**DOCUMENT EXTRACT:**
A visit for a cold in a clinic setting may cost $50, while that same visit in an ER could easily exceed $500. In addition, patients without insurance tend to put off visits until they are sicker, when care is more expensive and outcomes poorer. Improving access to care, promoting preventative care, and adequately treating disease can significantly decrease cost while improving outcomes. It should be noted that unrecoverable costs of care for the underinsured are shifted to paying patients.

In 2002, health-care costs in this country exceeded $1.6 trillion. This represents approximately 15.5 percent of the U.S. GDP, in contrast to most developed countries, where costs are typically less than 10 percent GDP. A significant portion of this cost is administrative, which approaches 30 percent to 35 percent in America as opposed to 15 percent to 17 percent in the Canadian system. Private insurance overhead runs almost 12 percent vs. 3.5 percent for Medicare.

Pharmaceutical costs have spiraled out of control, with really no attempts to limit them. Currently medications account for about 15 percent of overall health costs and rising. There is no market control of these costs, and costs are set based only on what the pharmaceutical company wants to earn during the life of the drug patent. Competitive drugs are usually priced in the same ballpark. Generics are only marginally cheaper. When drugs from this country can be exported to Canada, re-prescribed and re-imported at cost savings of 20-50 percent, it is clear there is a problem.

**TASKS TO COMPLETE:**
- A) List every dollar amount that appears in the text on health-care costs.
- B) According to the text on health-care costs, what share of overall health costs do medications currently account for?

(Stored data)

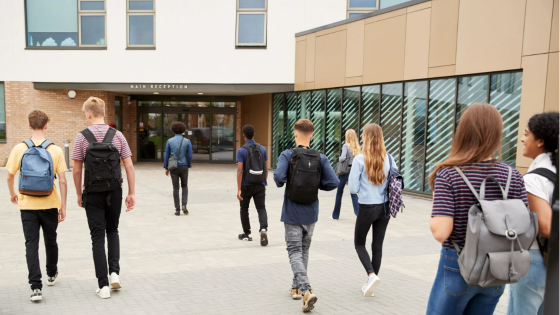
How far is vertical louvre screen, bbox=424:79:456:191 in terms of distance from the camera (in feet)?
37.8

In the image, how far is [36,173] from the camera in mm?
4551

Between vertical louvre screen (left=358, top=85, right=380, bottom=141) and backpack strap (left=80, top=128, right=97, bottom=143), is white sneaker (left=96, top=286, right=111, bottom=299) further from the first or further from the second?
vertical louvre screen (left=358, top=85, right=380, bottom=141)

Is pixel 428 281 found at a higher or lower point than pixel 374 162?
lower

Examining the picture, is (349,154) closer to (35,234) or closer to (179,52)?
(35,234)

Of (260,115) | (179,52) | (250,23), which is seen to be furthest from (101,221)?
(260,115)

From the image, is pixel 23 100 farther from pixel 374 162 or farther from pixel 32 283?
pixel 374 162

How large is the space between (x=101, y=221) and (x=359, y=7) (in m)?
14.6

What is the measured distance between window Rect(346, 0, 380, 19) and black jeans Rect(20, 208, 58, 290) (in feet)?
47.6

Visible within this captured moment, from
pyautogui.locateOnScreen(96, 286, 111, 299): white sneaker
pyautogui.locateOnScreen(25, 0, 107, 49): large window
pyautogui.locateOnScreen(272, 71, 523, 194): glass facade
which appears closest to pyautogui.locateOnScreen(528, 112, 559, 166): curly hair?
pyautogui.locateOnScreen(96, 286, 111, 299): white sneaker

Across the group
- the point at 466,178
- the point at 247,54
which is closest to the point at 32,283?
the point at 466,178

**TASK RESULTS:**
- A) $50, $500, $1.6 trillion

- B) About 15 percent, and rising.